The All Blacks sit atop the Rugby Championship standings after a 28-9 bonus point win against the Pumas in Napier. In wet conditions, New Zealand had a little too much class and precision to set themselves up nicely for the Boks next week.
The match was engrossing throughout. After trading penalties, a beautiful Conrad Smith grubber set Julian Savea up for the first of his two tries in the 26th minute. This followed up a grubber earlier in the same movement, brilliantly regathered by Brodie Retallick.
At the other end, the Argentinians followed a pretty familiar pattern for those who stayed up to watch their games against South Africa: set piece excellence interspersed with some great offloading play through the forwards. There is serious quality in this team and they look to use the ball much more than previous Puma vintages, even in the conditions. A dry track on the Gold Coast next week would suit them.
The turning point came right on half-time. With the score at 8-6 to the All Blacks, the Pumas took a lineout, mauled well, and set up a drop goal, which missed to the left. The play then went up the other end and everyone was thinking about Oranges. But the Pumas somehow lost a scrum ball on their own feed, Beauden Barrett stepped straight inside his opposite number, and then found Liam Messam backing up on the inside for a great try, a real heartbreaker for the Argentines.
Straight after the break, the ABs scored from a scrum set move. Barrett popped a no look ball off his outside shoulder straight onto Savea’s chest. The big fella cruised into the gap and, though 20 metres out, was never going to be stopped. There was something very Cooper-Ioane 2011 about it. When is Henry Speight eligible again?
Remarkably, for all his excellent general play, Barrett’s goal kicking was leaving a lot to be desired and the score was only 18-6 at this point. Argentina were then handed their chance as Ma’a Nonu underhit a chip deep in his own half. Puma 8 Leonardo Senatore charged the ball down, regathered, and galloped away to score. The ref – for reasons best known to him – called it back as a knock on. Argentina’s heads went down and they never recovered.
A late try off a big scrum saw Aaron Smith ease in between the posts. 28-9 the final score and five Rugby Championship points to boot.
For the ABs, Retallick was again massive: holding up ball runners at will and putting in a huge shift around the park. He even managed to get a full blooded kick in the face, studs and all, when trying to charge down a box kick. He manned up and stayed out there. Very impressive. Savea caused problems whenever he got the ball and Read was his usual quality self.

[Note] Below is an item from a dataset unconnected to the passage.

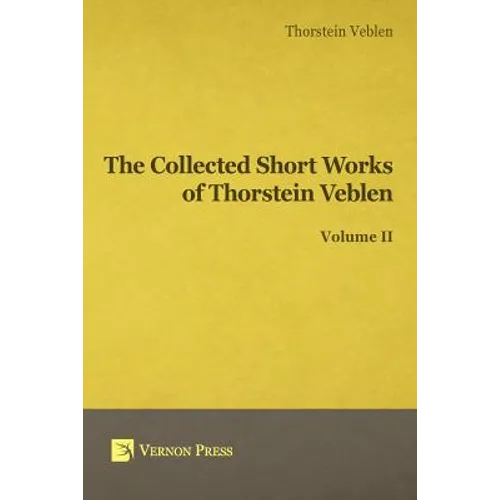 Collected Short Works of Thorstein Veblen - Volume II - Paperback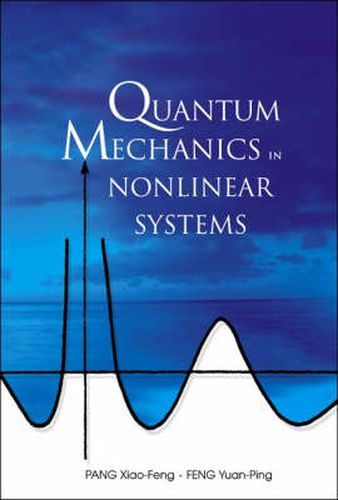 Cover image for Quantum Mechanics In Nonlinear Systems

For the Pumas, the pack looks outstanding and the scrum is, at times, full of bosh. Less recognised is their lineout, which was just as effective tonight as in their matches against the Boks, aided by a very effective and well-organised maul. Frankly, the Wallabies should study the tapes hard, not just to counter the Argies on the Gold Coast next week, but to copy whatever it is that they’re doing. It’s obvious those plate size steaks and sturdy Merlots are doing the job. The Argie forwards play hard and play for each other, and it shows.

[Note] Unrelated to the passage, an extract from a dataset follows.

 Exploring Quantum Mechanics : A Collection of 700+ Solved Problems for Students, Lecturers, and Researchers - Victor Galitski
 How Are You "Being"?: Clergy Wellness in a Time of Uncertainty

I couldn’t avoid mentioning the reffing from Pascal Gauzere (and his helpers). The Argentinians weren’t quite good enough for the win, but a string of refereeing decisions killed their chances. The 50-50s went relentlessly to New Zealand. A big no arms hit without the ball from Julian Savea earned only a penalty. A player clean tackled while chasing down a grubber in behind the All Blacks’ line, just 5 metres out, went unpunished. And, to top it off, Senatore’s try ruled out as a knock-on. Somehow.
By full time, the Argentine veterans were exhausted at telling the ref to check the TMO. That’s what it’s there for. At times, the Argies must have felt like a cricket team in Islamabad circa 1984, with the ump sticking the finger up before the ball had even hit the pad.
The reffing at scrum time also left a lot to be desired: the Pumas just weren’t getting full value for their dominance (save the tight head), which I guess is the highest compliment to the All Black front row.
And it wasn’t just the Argies who had cause to complain. In the first minute Savea was taken out chasing a chip deep in Puma territory. And in the second half, there was a classic Bakkies Botha headbut on Richie McCaw in the ruck. Both had yellow card written all over them. A dead set, local park standard, shocker from the officials.
The bottom line is that it the whole tournament is on a knife edge heading into next week’s games. The Wallabies will be hoping that three tough games will have broken the Puma spirit and that they can get a good win up in Queensland. The All Blacks host the Boks in the other game. On the form shown in Perth, the Boks just can’t win unless they acknowledge the importance of actually using the ball. The All Blacks just have too many ways to score: relentless up and unders won’t be enough.
That being said, a Bok win (coupled with a home Wallaby win) would bring the ABs back to the pack and set up a great final stretch for the tournament, with all three teams a chance to take home the big one.